REQUIRED ACTION: From the material below, reproduce exactly the stretch of lines that begins with the line holding "QSL image for OK2RZ" and ends with the line holding "Правильное питание при", skipping the pictures.

DATA LISTING:
/---
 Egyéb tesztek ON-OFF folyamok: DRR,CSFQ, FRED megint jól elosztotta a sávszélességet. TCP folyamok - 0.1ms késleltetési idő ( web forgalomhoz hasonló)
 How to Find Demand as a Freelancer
\---
/---
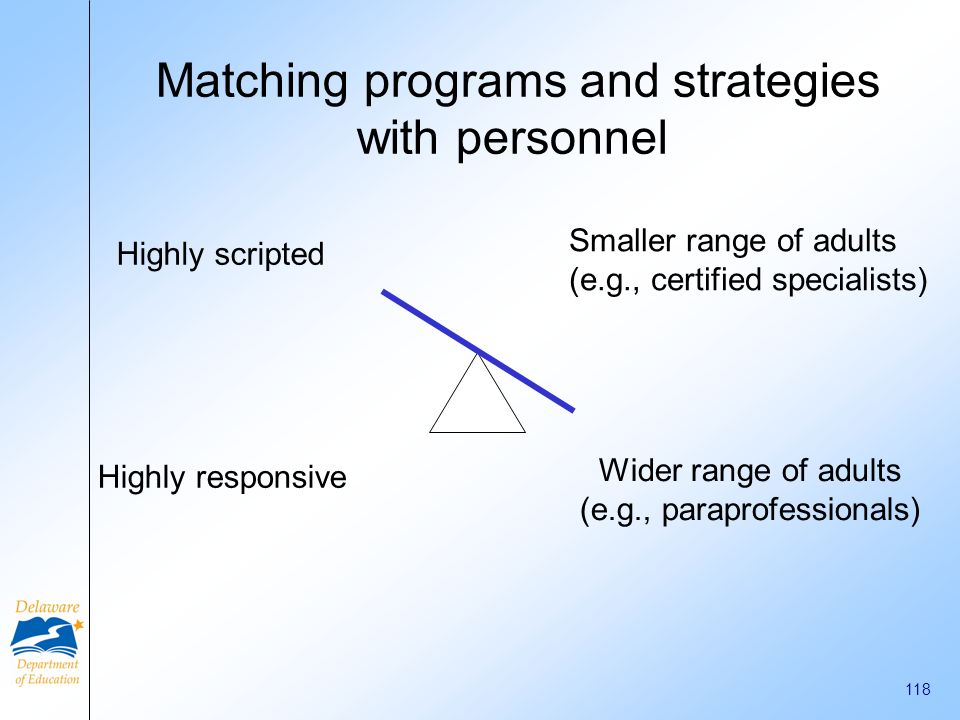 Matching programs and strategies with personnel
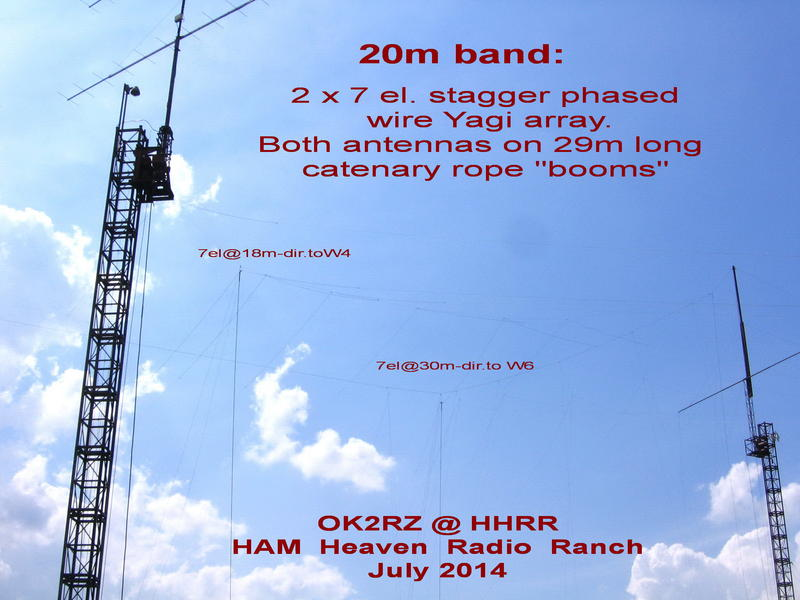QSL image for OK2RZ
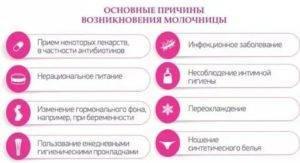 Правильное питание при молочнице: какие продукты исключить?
\---
EXERCISE SOLUTION:
QSL image for OK2RZ
 Правильное питание при молочнице: какие продукты исключить?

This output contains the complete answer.